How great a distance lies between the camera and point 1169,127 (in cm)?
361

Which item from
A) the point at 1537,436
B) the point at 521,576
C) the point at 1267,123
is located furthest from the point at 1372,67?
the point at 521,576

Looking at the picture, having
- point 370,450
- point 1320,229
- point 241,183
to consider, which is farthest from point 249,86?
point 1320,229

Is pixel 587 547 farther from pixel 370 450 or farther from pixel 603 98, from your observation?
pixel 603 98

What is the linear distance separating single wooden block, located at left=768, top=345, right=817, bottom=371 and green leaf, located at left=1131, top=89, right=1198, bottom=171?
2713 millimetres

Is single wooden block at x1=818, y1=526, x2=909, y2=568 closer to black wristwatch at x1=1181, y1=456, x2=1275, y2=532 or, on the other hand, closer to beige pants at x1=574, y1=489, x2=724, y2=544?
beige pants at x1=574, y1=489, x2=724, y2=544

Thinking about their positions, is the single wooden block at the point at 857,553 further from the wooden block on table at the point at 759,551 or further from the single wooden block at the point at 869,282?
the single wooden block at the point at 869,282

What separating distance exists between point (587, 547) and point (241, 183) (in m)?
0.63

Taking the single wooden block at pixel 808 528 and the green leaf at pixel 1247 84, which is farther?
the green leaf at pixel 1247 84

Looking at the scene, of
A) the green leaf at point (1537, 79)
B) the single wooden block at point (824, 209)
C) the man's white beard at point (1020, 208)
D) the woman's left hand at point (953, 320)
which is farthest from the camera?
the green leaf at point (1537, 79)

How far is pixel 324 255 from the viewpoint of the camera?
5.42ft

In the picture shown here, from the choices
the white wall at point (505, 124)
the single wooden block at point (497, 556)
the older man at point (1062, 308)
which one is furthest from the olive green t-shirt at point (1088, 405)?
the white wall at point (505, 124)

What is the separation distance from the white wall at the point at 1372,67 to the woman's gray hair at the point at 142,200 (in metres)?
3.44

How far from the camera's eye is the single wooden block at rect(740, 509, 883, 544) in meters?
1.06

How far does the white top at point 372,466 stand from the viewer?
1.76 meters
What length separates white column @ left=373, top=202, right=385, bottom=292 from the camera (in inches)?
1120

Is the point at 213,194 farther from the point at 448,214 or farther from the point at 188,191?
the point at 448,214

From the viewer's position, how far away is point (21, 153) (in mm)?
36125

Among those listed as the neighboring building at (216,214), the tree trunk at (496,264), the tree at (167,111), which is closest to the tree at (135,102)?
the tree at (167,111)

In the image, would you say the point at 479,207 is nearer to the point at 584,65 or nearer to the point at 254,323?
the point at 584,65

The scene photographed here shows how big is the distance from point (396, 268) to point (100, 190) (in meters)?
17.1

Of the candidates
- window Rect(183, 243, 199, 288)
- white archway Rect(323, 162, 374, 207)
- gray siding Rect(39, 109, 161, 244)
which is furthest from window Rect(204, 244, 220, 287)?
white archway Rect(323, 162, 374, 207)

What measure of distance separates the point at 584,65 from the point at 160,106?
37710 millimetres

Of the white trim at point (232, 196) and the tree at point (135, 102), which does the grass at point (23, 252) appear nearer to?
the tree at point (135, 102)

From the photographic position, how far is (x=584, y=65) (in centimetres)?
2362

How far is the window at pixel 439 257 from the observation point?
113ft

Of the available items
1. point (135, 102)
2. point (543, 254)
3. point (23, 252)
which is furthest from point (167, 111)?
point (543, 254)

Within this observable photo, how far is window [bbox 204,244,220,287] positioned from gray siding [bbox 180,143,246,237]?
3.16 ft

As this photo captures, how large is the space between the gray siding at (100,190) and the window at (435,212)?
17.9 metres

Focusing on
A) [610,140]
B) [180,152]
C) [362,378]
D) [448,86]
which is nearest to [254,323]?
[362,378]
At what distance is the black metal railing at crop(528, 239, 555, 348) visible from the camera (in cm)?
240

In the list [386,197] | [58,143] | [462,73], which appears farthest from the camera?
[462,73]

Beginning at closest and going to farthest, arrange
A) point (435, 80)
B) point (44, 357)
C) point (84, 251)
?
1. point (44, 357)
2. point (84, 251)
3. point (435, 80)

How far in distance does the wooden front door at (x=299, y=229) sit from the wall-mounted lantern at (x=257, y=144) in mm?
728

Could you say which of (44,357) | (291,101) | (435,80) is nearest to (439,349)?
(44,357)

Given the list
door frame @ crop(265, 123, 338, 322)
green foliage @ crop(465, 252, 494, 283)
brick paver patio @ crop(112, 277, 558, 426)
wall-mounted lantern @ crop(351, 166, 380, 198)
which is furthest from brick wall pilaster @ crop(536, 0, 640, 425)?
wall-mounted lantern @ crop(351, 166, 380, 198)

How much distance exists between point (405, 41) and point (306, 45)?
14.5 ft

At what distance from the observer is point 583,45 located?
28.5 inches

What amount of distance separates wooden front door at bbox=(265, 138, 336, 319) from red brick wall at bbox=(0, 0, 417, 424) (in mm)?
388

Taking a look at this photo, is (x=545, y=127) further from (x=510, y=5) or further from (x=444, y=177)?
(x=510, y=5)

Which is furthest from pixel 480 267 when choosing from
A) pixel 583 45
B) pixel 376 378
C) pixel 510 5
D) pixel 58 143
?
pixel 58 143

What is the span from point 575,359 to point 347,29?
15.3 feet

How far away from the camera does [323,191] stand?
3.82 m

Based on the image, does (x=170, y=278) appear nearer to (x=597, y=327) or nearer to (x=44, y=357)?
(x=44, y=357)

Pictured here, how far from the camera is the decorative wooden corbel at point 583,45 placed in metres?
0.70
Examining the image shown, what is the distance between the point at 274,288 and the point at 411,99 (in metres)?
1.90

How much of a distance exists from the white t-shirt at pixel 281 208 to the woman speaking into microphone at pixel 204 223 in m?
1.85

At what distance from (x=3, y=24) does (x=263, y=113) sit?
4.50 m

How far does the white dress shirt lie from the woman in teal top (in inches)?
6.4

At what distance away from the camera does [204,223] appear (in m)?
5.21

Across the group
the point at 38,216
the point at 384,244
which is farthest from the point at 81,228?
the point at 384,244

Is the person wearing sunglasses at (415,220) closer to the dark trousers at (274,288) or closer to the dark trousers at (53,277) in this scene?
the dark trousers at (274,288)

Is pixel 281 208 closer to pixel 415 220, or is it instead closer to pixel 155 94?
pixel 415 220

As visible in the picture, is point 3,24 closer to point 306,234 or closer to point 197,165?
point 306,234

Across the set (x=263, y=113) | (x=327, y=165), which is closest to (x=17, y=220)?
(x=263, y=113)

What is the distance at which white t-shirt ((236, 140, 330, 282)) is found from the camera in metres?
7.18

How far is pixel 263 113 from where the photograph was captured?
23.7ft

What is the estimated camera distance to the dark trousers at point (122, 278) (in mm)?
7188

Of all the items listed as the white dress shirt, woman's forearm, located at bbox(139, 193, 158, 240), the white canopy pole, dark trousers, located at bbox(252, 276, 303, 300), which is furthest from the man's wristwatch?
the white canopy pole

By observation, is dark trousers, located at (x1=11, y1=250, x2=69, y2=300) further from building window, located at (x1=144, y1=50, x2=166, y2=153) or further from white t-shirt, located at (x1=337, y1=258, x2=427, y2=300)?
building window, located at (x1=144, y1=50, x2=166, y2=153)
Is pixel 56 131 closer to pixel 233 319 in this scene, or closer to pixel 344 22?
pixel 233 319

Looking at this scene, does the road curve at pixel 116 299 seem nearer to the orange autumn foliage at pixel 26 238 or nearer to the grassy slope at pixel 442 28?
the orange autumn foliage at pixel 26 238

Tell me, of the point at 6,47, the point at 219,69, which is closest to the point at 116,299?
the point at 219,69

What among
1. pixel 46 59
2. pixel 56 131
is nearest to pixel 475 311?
■ ■ ■ ■ ■
◆ **Goal of the exercise**:
Switch each occurrence of "camera" in all of the records above to "lens", and reproduce the records with nothing else altered.

◆ **Exercise answer**:
How great a distance lies between the lens and point 1169,127 (in cm)?
361

Which item from
A) the point at 1537,436
B) the point at 521,576
C) the point at 1267,123
is located furthest from the point at 1372,67?
the point at 521,576

Looking at the picture, having
- point 370,450
- point 1320,229
- point 241,183
to consider, which is farthest from point 249,86?
point 1320,229

Is pixel 587 547 farther from pixel 370 450 or farther from pixel 603 98, from your observation?
pixel 603 98

What is the linear distance separating single wooden block, located at left=768, top=345, right=817, bottom=371 and green leaf, located at left=1131, top=89, right=1198, bottom=171?
2713 millimetres

Is single wooden block at x1=818, y1=526, x2=909, y2=568 closer to black wristwatch at x1=1181, y1=456, x2=1275, y2=532 or, on the other hand, closer to beige pants at x1=574, y1=489, x2=724, y2=544?
beige pants at x1=574, y1=489, x2=724, y2=544

Thinking about their positions, is the single wooden block at the point at 857,553 further from the wooden block on table at the point at 759,551 or further from the single wooden block at the point at 869,282?
the single wooden block at the point at 869,282

What separating distance exists between point (587, 547) and point (241, 183) (in m)?
0.63

Taking the single wooden block at pixel 808 528 and the green leaf at pixel 1247 84, which is farther?
the green leaf at pixel 1247 84

Looking at the scene, of
A) the green leaf at point (1537, 79)
B) the single wooden block at point (824, 209)
C) the man's white beard at point (1020, 208)
D) the woman's left hand at point (953, 320)
which is farthest from the lens?
the green leaf at point (1537, 79)

How far is pixel 324 255 from the viewpoint of the lens?
5.42ft

In the picture shown here, from the choices
the white wall at point (505, 124)
the single wooden block at point (497, 556)
the older man at point (1062, 308)
which one is furthest from the olive green t-shirt at point (1088, 405)?
the white wall at point (505, 124)

What is the separation distance from the white wall at the point at 1372,67 to the woman's gray hair at the point at 142,200 (in metres)?
3.44

How far from the lens's eye is the single wooden block at rect(740, 509, 883, 544) in meters?
1.06

How far does the white top at point 372,466 stand from the viewer?
1.76 meters
What length separates white column @ left=373, top=202, right=385, bottom=292 from the lens (in inches)?
1120

Is the point at 213,194 farther from the point at 448,214 or farther from the point at 188,191?
the point at 448,214

From the viewer's position, how far away is point (21, 153) (in mm)?
36125

Among those listed as the neighboring building at (216,214), the tree trunk at (496,264), the tree at (167,111), which is closest to the tree at (135,102)?
the tree at (167,111)

In the image, would you say the point at 479,207 is nearer to the point at 584,65 or nearer to the point at 254,323?
the point at 584,65

The scene photographed here shows how big is the distance from point (396, 268) to point (100, 190) (in meters)?
17.1

Of the candidates
- window Rect(183, 243, 199, 288)
- white archway Rect(323, 162, 374, 207)
- gray siding Rect(39, 109, 161, 244)
which is furthest from window Rect(204, 244, 220, 287)?
white archway Rect(323, 162, 374, 207)

What measure of distance separates the point at 584,65 from the point at 160,106?
37710 millimetres

Of the white trim at point (232, 196) and the tree at point (135, 102), which does the grass at point (23, 252) appear nearer to?
the tree at point (135, 102)

From the photographic position, how far is (x=584, y=65) (in centimetres)?
2362

How far is the window at pixel 439 257 from the observation point?
113ft

Of the available items
1. point (135, 102)
2. point (543, 254)
3. point (23, 252)
which is furthest from point (167, 111)?
point (543, 254)

Within this observable photo, how far is window [bbox 204,244,220,287] positioned from gray siding [bbox 180,143,246,237]?
3.16 ft

As this photo captures, how large is the space between the gray siding at (100,190) and the window at (435,212)?
17.9 metres

Focusing on
A) [610,140]
B) [180,152]
C) [362,378]
D) [448,86]
which is nearest to [254,323]?
[362,378]
At what distance is the black metal railing at crop(528, 239, 555, 348) visible from the lens (in cm)?
240

In the list [386,197] | [58,143] | [462,73], which appears farthest from the lens?
[462,73]

Beginning at closest and going to farthest, arrange
A) point (435, 80)
B) point (44, 357)
C) point (84, 251)
?
1. point (44, 357)
2. point (84, 251)
3. point (435, 80)

How far in distance does the wooden front door at (x=299, y=229) sit from the wall-mounted lantern at (x=257, y=144) in mm?
728

Could you say which of (44,357) | (291,101) | (435,80) is nearest to (439,349)?
(44,357)

Given the list
door frame @ crop(265, 123, 338, 322)
green foliage @ crop(465, 252, 494, 283)
brick paver patio @ crop(112, 277, 558, 426)
wall-mounted lantern @ crop(351, 166, 380, 198)
which is furthest from brick wall pilaster @ crop(536, 0, 640, 425)?
wall-mounted lantern @ crop(351, 166, 380, 198)

How much distance exists between point (405, 41) and point (306, 45)?
14.5 ft

At what distance from the observer is point 583,45 located?
28.5 inches

What amount of distance separates wooden front door at bbox=(265, 138, 336, 319) from red brick wall at bbox=(0, 0, 417, 424) (in mm)?
388

Taking a look at this photo, is (x=545, y=127) further from (x=510, y=5) or further from (x=444, y=177)?
(x=510, y=5)

Which is furthest from pixel 480 267 when choosing from
A) pixel 583 45
B) pixel 376 378
C) pixel 510 5
D) pixel 58 143
?
pixel 58 143

What is the span from point 575,359 to point 347,29?
15.3 feet

How far away from the lens does [323,191] stand?
3.82 m

Based on the image, does (x=170, y=278) appear nearer to (x=597, y=327) or nearer to (x=44, y=357)?
(x=44, y=357)

Pictured here, how far from the lens is the decorative wooden corbel at point 583,45 placed in metres?
0.70
Examining the image shown, what is the distance between the point at 274,288 and the point at 411,99 (in metres)?
1.90

How much of a distance exists from the white t-shirt at pixel 281 208 to the woman speaking into microphone at pixel 204 223 in m?
1.85

At what distance from (x=3, y=24) does (x=263, y=113) sit?
4.50 m

How far does the white dress shirt lie from the woman in teal top (in inches)?
6.4

At what distance away from the lens does [204,223] appear (in m)?
5.21

Across the group
the point at 38,216
the point at 384,244
which is farthest from the point at 81,228?
the point at 384,244

Is the person wearing sunglasses at (415,220) closer to the dark trousers at (274,288) or closer to the dark trousers at (53,277) in this scene?
the dark trousers at (274,288)

Is pixel 281 208 closer to pixel 415 220, or is it instead closer to pixel 155 94?
pixel 415 220

As visible in the picture, is point 3,24 closer to point 306,234 or closer to point 197,165?
point 306,234

Across the set (x=263, y=113) | (x=327, y=165), which is closest to (x=17, y=220)?
(x=263, y=113)

What is the distance at which white t-shirt ((236, 140, 330, 282)) is found from the lens in metres?
7.18

How far is pixel 263 113 from where the photograph was captured?
23.7ft

What is the estimated lens distance to the dark trousers at point (122, 278) (in mm)?
7188

Of all the items listed as the white dress shirt, woman's forearm, located at bbox(139, 193, 158, 240), the white canopy pole, dark trousers, located at bbox(252, 276, 303, 300), which is furthest from the man's wristwatch?
the white canopy pole

By observation, is dark trousers, located at (x1=11, y1=250, x2=69, y2=300) further from building window, located at (x1=144, y1=50, x2=166, y2=153) or further from white t-shirt, located at (x1=337, y1=258, x2=427, y2=300)?
building window, located at (x1=144, y1=50, x2=166, y2=153)
Is pixel 56 131 closer to pixel 233 319 in this scene, or closer to pixel 344 22?
pixel 233 319

Looking at this scene, does the road curve at pixel 116 299 seem nearer to the orange autumn foliage at pixel 26 238 or nearer to the grassy slope at pixel 442 28?
the orange autumn foliage at pixel 26 238

Tell me, of the point at 6,47, the point at 219,69, which is closest to the point at 116,299?
the point at 219,69

What among
1. pixel 46 59
2. pixel 56 131
is nearest to pixel 475 311?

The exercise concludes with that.